• **Supplied passage**:

From 1a3d205faf9e7f7cd0be2af751ed0050e558e61e Mon Sep 17 00:00:00 2001
From: Yu-Ju Hong <yjhong@google.com>
Date: Fri, 26 Feb 2016 14:26:58 -0800
Subject: [PATCH] kubelet: stop probing if liveness check fails

This change puts the worker on hold when the liveness check fails. It will
resume probing when observing a new container ID.
---
 pkg/kubelet/prober/worker.go      | 18 +++++++++++++++
 pkg/kubelet/prober/worker_test.go | 37 ++++++++++++++++++++++++++++++-
 2 files changed, 54 insertions(+), 1 deletion(-)

diff --git a/pkg/kubelet/prober/worker.go b/pkg/kubelet/prober/worker.go
index 3a760541414..5067dd5474f 100644
--- a/pkg/kubelet/prober/worker.go
+++ b/pkg/kubelet/prober/worker.go
@@ -61,6 +61,9 @@ type worker struct {
 	lastResult results.Result
 	// How many times in a row the probe has returned the same result.
 	resultRun int
+
+	// If set, skip probing.
+	onHold bool
 }
 
 // Creates and starts a new probe worker.
@@ -165,6 +168,13 @@ func (w *worker) doProbe() (keepGoing bool) {
 		}
 		w.containerID = kubecontainer.ParseContainerID(c.ContainerID)
 		w.resultsManager.Set(w.containerID, w.initialValue, w.pod)
+		// We've got a new container; resume probing.

• **Dataset content**:

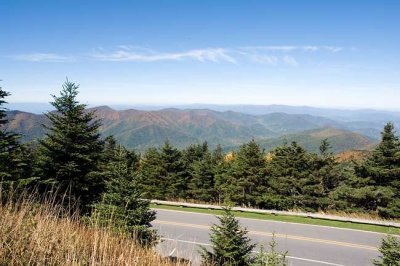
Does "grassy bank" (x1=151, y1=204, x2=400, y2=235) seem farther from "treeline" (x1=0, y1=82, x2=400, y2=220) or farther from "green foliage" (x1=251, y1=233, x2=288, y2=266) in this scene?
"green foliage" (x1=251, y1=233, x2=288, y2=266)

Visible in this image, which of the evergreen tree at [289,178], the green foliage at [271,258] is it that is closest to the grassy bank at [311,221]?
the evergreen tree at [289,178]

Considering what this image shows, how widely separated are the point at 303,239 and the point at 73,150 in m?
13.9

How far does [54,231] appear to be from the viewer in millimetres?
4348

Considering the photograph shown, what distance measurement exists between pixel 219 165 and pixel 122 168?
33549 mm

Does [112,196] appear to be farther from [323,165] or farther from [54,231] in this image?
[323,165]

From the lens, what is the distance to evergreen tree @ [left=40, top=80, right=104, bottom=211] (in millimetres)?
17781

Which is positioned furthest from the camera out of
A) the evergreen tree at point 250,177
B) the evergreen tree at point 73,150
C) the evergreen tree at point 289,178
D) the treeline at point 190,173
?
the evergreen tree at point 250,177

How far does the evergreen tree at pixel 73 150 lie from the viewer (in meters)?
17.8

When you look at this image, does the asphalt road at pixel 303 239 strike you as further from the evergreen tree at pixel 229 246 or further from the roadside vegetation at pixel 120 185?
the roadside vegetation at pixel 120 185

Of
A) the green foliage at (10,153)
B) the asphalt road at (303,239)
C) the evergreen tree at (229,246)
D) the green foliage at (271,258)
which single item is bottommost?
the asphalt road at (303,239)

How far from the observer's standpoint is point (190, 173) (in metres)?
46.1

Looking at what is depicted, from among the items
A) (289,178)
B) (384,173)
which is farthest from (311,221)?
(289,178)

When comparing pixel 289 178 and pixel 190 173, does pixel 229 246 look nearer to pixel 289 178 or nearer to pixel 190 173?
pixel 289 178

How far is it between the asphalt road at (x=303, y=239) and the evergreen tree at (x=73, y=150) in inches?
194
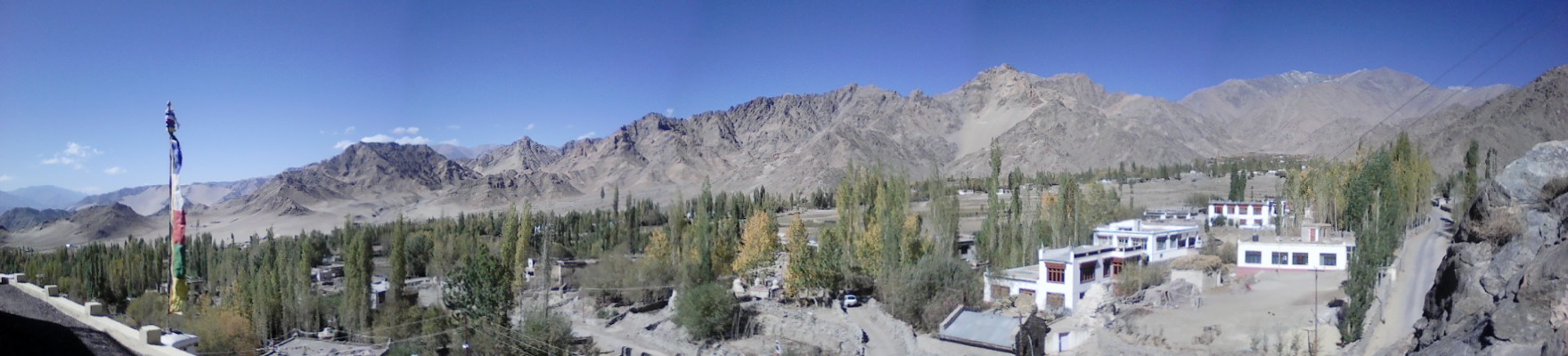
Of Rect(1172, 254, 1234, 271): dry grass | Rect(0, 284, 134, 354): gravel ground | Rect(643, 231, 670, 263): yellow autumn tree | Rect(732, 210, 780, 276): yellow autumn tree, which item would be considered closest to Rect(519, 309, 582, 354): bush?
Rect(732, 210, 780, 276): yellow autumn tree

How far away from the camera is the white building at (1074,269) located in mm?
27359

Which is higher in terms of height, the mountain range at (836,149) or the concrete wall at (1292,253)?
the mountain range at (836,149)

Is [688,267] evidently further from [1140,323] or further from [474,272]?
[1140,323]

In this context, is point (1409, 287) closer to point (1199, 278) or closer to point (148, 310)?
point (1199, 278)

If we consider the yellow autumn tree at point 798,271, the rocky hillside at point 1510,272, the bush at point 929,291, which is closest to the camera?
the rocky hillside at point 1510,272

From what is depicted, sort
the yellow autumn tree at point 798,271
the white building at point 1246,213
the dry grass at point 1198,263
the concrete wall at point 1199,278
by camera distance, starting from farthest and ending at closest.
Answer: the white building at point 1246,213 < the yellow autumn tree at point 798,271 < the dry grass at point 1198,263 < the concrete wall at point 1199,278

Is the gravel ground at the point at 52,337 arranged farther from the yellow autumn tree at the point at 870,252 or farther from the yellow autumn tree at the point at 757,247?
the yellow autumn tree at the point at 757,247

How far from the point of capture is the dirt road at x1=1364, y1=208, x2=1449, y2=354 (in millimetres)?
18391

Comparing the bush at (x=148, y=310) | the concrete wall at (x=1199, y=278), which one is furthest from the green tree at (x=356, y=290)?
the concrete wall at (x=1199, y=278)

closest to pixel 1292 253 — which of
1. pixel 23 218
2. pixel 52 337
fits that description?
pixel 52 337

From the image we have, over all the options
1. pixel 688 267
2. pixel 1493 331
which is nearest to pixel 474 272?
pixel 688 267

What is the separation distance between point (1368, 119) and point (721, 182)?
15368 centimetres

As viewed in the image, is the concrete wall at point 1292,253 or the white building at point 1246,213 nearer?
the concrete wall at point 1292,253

• **Goal**: According to the kubelet patch, when does the probe worker resume probing after a failed liveness check puts it on hold?

• **Written solution**: It resumes probing when it observes a new container ID.